Please give the entries again in full and exactly, without any picture.
*** THE INPUT
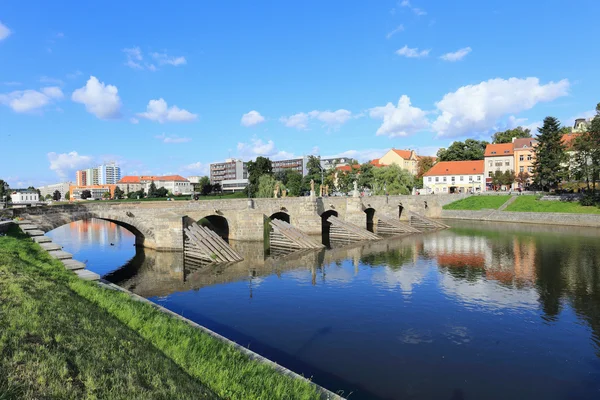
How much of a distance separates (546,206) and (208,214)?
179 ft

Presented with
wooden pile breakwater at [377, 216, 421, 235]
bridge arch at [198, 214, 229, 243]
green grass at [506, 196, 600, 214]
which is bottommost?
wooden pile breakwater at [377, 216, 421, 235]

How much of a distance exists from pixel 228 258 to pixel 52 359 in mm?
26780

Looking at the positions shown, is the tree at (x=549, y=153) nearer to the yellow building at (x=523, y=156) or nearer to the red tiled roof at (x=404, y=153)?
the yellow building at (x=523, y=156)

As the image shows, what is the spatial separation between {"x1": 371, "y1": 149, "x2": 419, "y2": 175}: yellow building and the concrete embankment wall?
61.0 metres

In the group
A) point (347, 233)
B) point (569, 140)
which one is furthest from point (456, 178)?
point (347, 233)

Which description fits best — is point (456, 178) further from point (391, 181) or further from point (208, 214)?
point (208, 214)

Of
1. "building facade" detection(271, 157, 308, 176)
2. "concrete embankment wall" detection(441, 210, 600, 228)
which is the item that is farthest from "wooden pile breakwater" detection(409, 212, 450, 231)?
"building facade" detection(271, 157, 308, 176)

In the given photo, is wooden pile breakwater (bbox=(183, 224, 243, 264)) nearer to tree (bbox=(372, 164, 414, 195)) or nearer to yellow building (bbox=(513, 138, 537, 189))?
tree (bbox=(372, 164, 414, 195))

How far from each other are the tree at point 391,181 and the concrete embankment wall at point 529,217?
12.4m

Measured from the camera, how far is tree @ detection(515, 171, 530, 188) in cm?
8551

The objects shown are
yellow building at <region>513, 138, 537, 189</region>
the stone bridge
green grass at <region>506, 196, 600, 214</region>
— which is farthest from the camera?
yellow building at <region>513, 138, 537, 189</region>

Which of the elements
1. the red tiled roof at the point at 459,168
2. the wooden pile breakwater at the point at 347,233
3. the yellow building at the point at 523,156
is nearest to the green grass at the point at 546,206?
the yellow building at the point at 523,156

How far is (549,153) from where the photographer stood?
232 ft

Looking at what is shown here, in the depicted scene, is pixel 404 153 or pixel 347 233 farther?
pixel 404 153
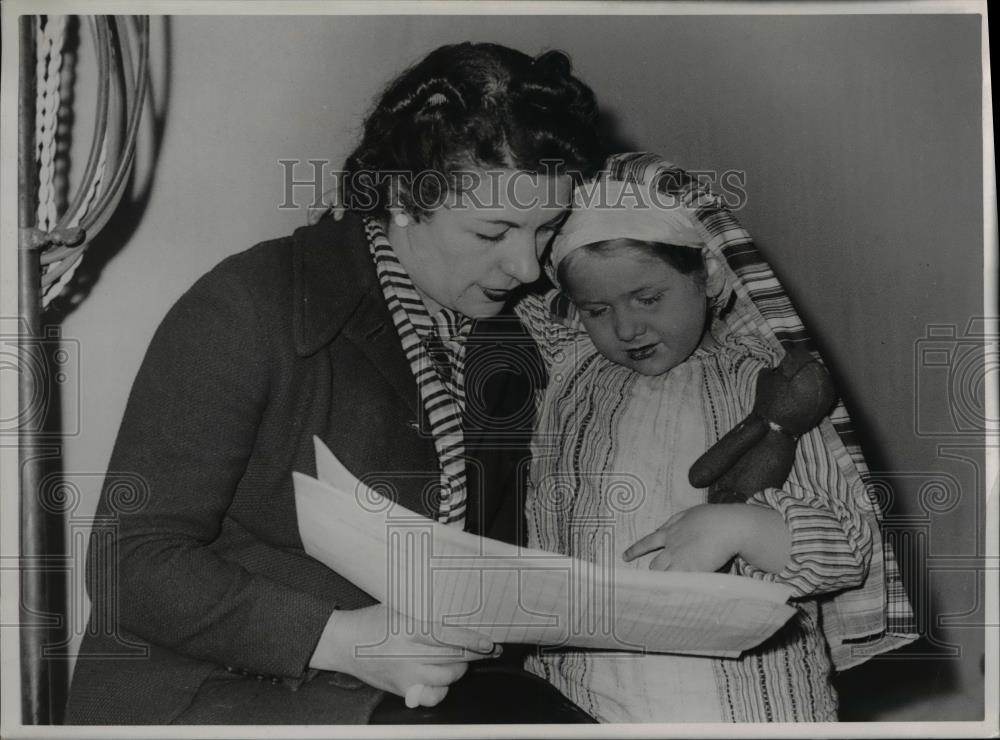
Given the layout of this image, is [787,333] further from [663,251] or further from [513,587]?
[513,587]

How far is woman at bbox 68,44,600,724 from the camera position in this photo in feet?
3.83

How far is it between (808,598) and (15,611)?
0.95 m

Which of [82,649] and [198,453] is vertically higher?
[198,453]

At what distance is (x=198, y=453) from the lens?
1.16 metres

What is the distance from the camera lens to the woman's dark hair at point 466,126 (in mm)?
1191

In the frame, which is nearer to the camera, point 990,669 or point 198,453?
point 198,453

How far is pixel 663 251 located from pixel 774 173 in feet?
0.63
******
ANSWER TO THE EXERCISE ▸
How much of a distance separates (546,206) and (208,214)?
179 ft

Presented with
wooden pile breakwater at [377, 216, 421, 235]
bridge arch at [198, 214, 229, 243]
green grass at [506, 196, 600, 214]
which is bottommost?
wooden pile breakwater at [377, 216, 421, 235]

How much of a distance exists from pixel 228 258 to pixel 52 359 in mm?
26780

Looking at the positions shown, is the tree at (x=549, y=153) nearer to the yellow building at (x=523, y=156) or nearer to the red tiled roof at (x=404, y=153)?
the yellow building at (x=523, y=156)

As the image shows, what is the spatial separation between {"x1": 371, "y1": 149, "x2": 419, "y2": 175}: yellow building and the concrete embankment wall?
61.0 metres

In the group
A) point (347, 233)
B) point (569, 140)
which one is furthest from point (456, 178)?
point (347, 233)

Which description fits best — is point (456, 178) further from point (391, 181) or further from point (208, 214)?
point (208, 214)

Of
1. "building facade" detection(271, 157, 308, 176)
2. "concrete embankment wall" detection(441, 210, 600, 228)
which is the item that is farthest from "wooden pile breakwater" detection(409, 212, 450, 231)?
"building facade" detection(271, 157, 308, 176)

In the given photo, is wooden pile breakwater (bbox=(183, 224, 243, 264)) nearer to tree (bbox=(372, 164, 414, 195)) or nearer to yellow building (bbox=(513, 138, 537, 189))?
tree (bbox=(372, 164, 414, 195))

How far from each other are the tree at point 391,181 and the concrete embankment wall at point 529,217?
12.4m

Measured from the camera, how far is tree @ detection(515, 171, 530, 188) in cm?
8551

The objects shown are
yellow building at <region>513, 138, 537, 189</region>
the stone bridge
green grass at <region>506, 196, 600, 214</region>
— which is farthest from the camera?
yellow building at <region>513, 138, 537, 189</region>

Which of the elements
1. the red tiled roof at the point at 459,168
2. the wooden pile breakwater at the point at 347,233
3. the yellow building at the point at 523,156
is nearest to the green grass at the point at 546,206?
the yellow building at the point at 523,156

How far is (549,153) from where the photographer stood?
232 ft

Looking at what is shown here, in the depicted scene, is pixel 404 153 or pixel 347 233 farther?
pixel 404 153
Given the layout of this image, is [787,333] further from [663,251] or further from [513,587]?
[513,587]

How far is woman at bbox 68,44,600,724 from the camera position in this photo in feet?
3.83

How far is it between (808,598) and (15,611)?
0.95 m

Which of [82,649] and [198,453] is vertically higher?
[198,453]

At what distance is (x=198, y=453) from the lens?
1.16 metres

What is the distance from the camera lens to the woman's dark hair at point 466,126 (in mm)?
1191

In the frame, which is nearer to the camera, point 990,669 or point 198,453?
point 198,453

How far is pixel 663 251 located from pixel 774 173 in feet?
0.63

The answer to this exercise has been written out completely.